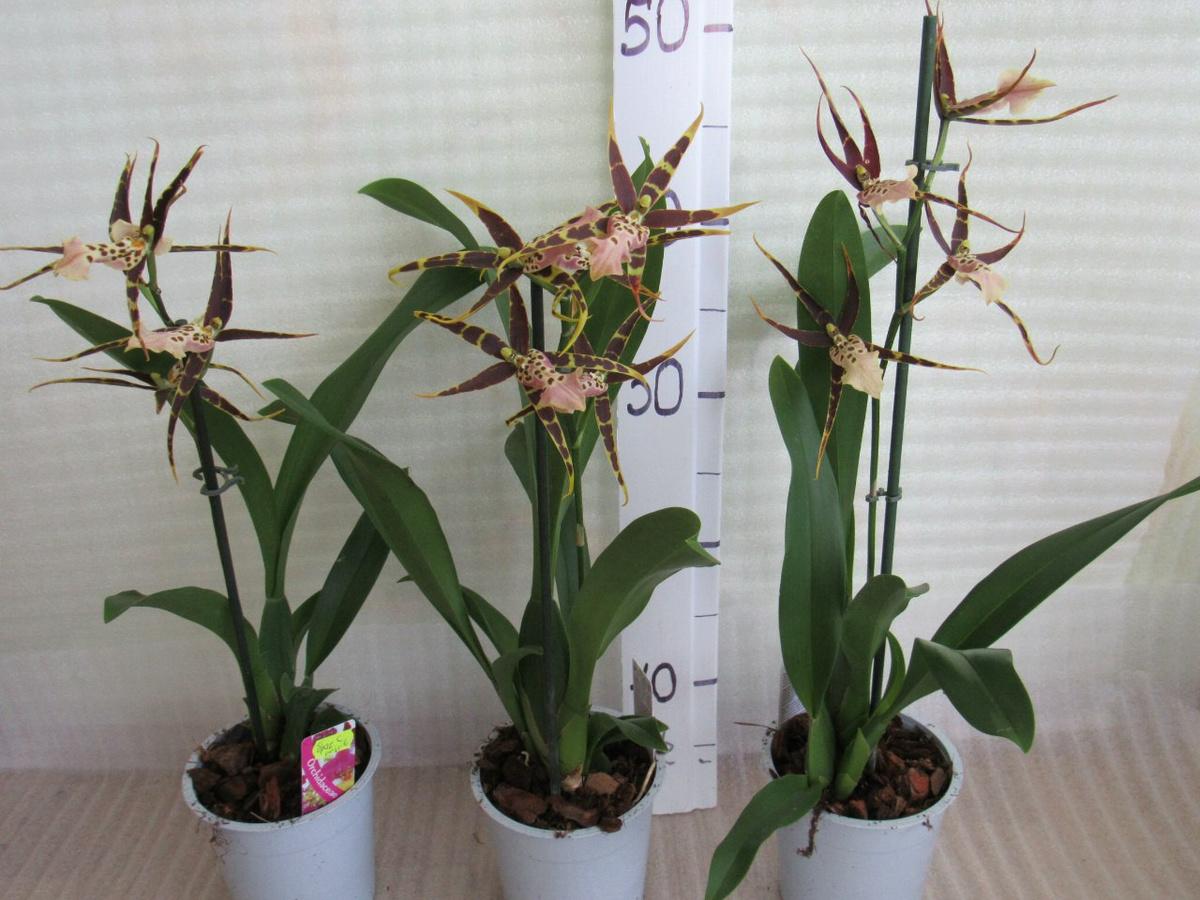 Орхидея камбрия: описание разновидностей и условия выращивания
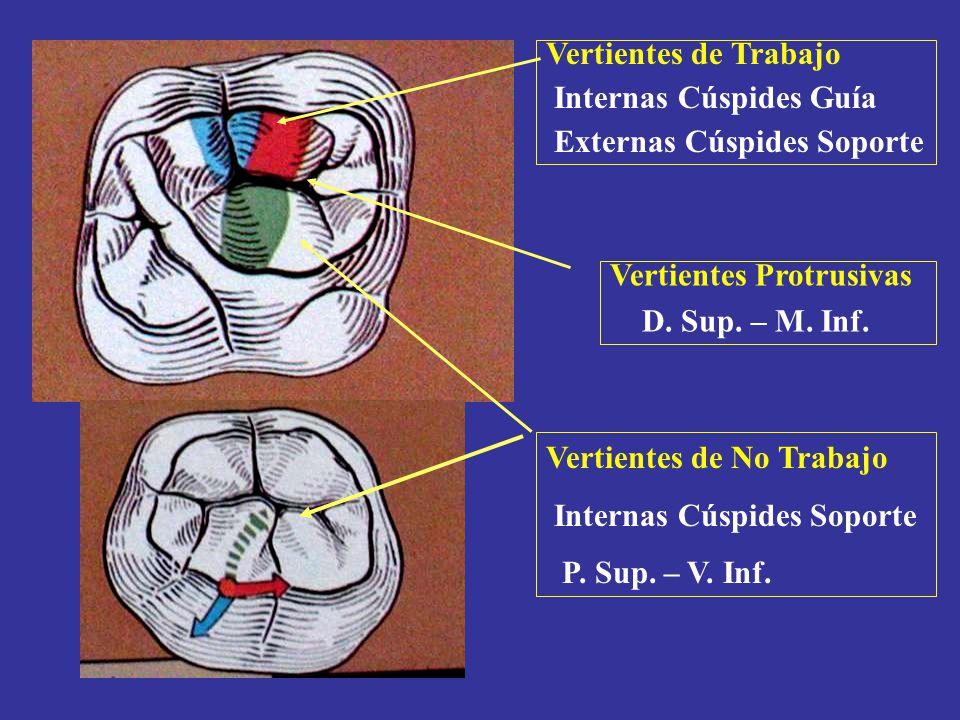 Vertientes Protrusivas D. Sup. – M. Inf. Vertientes de Trabajo Internas Cúspides Guía Externas Cúspides Soporte Vertientes de No Trabajo Internas Cúsp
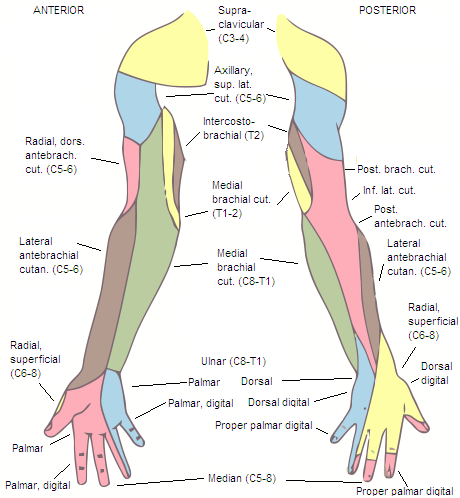 arm_hand_dermatomes.png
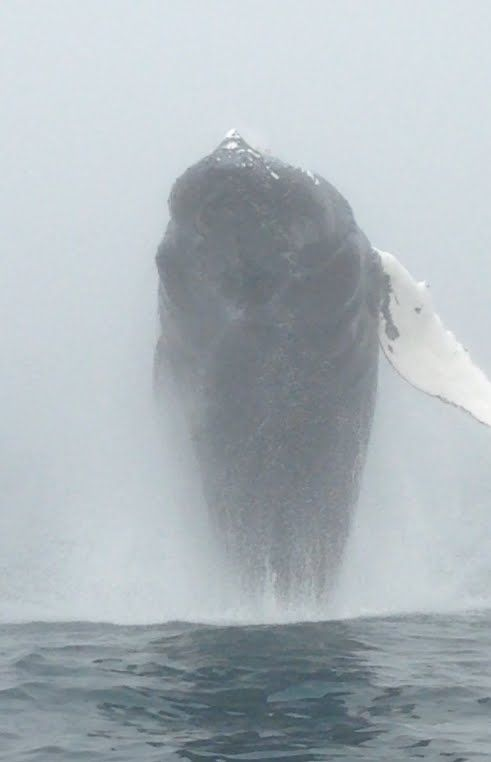 A whale of a time - Humpback whale breaching the surface of the Bay of Fundy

[Description of the task]: Beginning with the line that contains "Vertientes Protrusivas D.", write out the remaining lines of the listing above through the last, exactly and only those, without pictures.

[Solution]:
 Vertientes Protrusivas D. Sup. – M. Inf. Vertientes de Trabajo Internas Cúspides Guía Externas Cúspides Soporte Vertientes de No Trabajo Internas Cúsp
 arm_hand_dermatomes.png
 A whale of a time - Humpback whale breaching the surface of the Bay of Fundy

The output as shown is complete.